If there is a magic bullet to get everybody over the IPv6, I don't think this
is the one.

To more fully bake this proposal, perhaps a review of the DJB ipv6 mess
article will help. I am increasingly wondering if it isn't like changing which
side of the road everybody drives on. Not likely to work well unless it all
happens at once.

------
zdw
What's in it for them?

I could think of a whole lot of other "good" things Google could reward for:

\- HTML/XHTML that is well formed and validates or has closed tags \- Use of
alt tags and other accessibility friendly features (beyond how these already
benefit them)

But I don't think they'd do any of this if it doesn't benefit them directly.
Sure, they have cars that drive around on their own, but what is being
proposed is messing with their core business - the "meat and potatoes" that
makes them all the money.

Until it causes them "pain" this seems unlikely.

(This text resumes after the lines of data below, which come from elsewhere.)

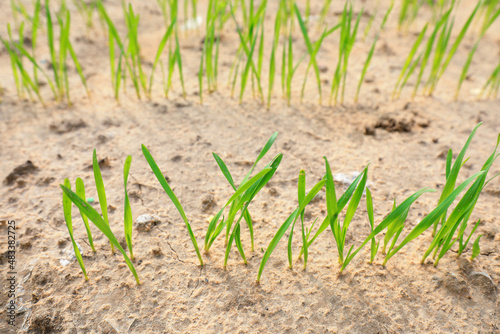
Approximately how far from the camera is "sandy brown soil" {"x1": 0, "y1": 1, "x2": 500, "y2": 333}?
1015mm

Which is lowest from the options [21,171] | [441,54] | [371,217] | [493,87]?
[21,171]

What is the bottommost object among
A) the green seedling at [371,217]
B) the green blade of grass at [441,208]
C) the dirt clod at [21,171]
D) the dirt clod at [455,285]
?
the dirt clod at [21,171]

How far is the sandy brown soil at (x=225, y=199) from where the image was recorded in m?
1.01

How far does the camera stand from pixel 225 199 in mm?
1377

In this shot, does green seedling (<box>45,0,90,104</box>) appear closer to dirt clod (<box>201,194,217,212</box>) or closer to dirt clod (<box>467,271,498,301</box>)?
dirt clod (<box>201,194,217,212</box>)

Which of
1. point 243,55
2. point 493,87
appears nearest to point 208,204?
point 243,55

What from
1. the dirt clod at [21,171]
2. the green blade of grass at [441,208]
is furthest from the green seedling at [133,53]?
the green blade of grass at [441,208]

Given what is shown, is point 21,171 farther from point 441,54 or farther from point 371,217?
point 441,54

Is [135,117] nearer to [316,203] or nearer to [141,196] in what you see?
[141,196]

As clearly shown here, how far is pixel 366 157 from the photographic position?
160 centimetres

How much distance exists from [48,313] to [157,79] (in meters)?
1.42

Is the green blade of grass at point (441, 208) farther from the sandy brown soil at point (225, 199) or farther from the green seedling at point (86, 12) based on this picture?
the green seedling at point (86, 12)

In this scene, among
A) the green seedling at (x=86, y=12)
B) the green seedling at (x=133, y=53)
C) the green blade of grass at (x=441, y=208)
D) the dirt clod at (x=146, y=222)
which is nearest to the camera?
the green blade of grass at (x=441, y=208)

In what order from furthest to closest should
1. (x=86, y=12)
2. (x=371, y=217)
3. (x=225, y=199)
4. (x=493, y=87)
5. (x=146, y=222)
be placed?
(x=86, y=12) < (x=493, y=87) < (x=225, y=199) < (x=146, y=222) < (x=371, y=217)
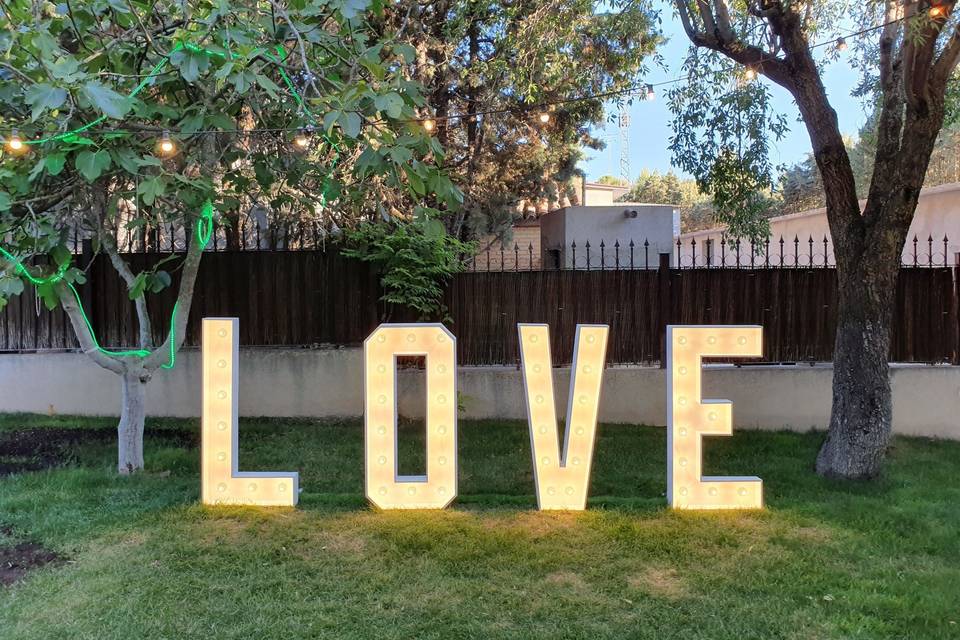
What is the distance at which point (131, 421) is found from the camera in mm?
6078

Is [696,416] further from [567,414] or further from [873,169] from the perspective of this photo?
[873,169]

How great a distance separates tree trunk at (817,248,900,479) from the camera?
5926 mm

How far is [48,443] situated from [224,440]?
321cm

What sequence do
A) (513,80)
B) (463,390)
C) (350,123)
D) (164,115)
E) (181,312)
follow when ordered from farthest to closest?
(513,80) → (463,390) → (181,312) → (164,115) → (350,123)

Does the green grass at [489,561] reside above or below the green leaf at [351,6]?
below

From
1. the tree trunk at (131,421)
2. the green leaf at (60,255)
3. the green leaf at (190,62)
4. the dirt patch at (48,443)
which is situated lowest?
the dirt patch at (48,443)

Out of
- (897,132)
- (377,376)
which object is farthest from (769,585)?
(897,132)

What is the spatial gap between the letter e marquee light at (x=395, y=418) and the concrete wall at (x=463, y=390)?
113 inches

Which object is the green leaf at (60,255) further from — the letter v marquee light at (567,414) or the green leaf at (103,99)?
the letter v marquee light at (567,414)

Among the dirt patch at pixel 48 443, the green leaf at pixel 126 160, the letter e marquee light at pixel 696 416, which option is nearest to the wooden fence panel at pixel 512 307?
the dirt patch at pixel 48 443

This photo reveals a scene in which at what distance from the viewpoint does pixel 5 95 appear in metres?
4.20

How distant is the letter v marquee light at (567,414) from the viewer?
517cm

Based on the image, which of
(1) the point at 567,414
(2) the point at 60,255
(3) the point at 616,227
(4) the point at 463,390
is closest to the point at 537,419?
(1) the point at 567,414

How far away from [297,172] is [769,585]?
15.8 ft
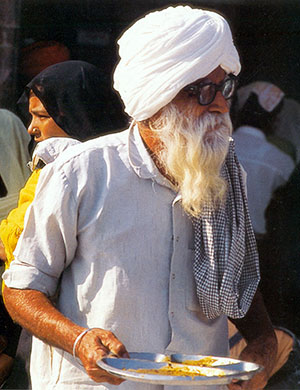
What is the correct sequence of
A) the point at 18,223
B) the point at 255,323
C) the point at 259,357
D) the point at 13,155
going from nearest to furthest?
the point at 259,357 < the point at 255,323 < the point at 18,223 < the point at 13,155

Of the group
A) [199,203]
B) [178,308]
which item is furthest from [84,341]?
[199,203]

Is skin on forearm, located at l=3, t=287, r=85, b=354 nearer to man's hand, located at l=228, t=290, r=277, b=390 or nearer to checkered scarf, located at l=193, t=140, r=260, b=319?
checkered scarf, located at l=193, t=140, r=260, b=319

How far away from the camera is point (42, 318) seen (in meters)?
2.95

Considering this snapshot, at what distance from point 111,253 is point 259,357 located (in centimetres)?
65

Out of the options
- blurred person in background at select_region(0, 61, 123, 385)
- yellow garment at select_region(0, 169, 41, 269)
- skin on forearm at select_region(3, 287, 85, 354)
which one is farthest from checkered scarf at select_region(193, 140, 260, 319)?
blurred person in background at select_region(0, 61, 123, 385)

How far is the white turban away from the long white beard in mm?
73

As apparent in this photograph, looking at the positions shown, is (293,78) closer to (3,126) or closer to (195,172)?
(3,126)

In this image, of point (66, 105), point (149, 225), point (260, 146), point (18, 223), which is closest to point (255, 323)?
point (149, 225)

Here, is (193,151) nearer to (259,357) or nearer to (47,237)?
(47,237)

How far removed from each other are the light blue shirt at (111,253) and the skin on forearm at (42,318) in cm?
4

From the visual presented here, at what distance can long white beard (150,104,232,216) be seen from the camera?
122 inches

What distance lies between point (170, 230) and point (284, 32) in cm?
247

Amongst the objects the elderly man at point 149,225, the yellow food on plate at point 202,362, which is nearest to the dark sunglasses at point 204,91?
the elderly man at point 149,225

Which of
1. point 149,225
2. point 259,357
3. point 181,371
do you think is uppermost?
point 149,225
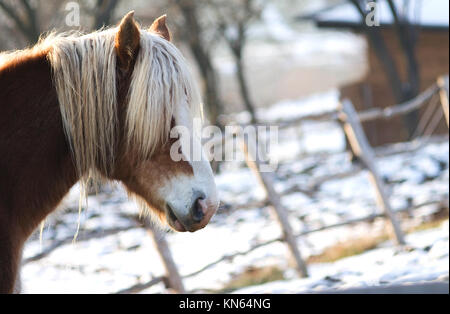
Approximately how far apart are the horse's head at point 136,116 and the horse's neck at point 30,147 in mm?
54

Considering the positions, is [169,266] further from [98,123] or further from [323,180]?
[323,180]

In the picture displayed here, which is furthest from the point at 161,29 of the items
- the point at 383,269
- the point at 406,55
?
the point at 406,55

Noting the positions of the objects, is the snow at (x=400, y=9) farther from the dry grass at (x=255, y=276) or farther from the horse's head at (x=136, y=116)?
Answer: the horse's head at (x=136, y=116)

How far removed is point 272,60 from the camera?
54031 mm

That said, from "force the issue" networking standpoint I think it's an
awesomely great idea.

------
moe
That's an intriguing idea - but sadly it's also straight from the "what if the
world cared!"-bucket.

Google will not risk their competitive edge in search for the cause of IPv6.

Joe Sixpack wants good search results. He doesn't want a bad site ranked over
a good site only because the bad site was quicker to implement IPv6. Joe
Sixpack doesn't even know what IPv6 is.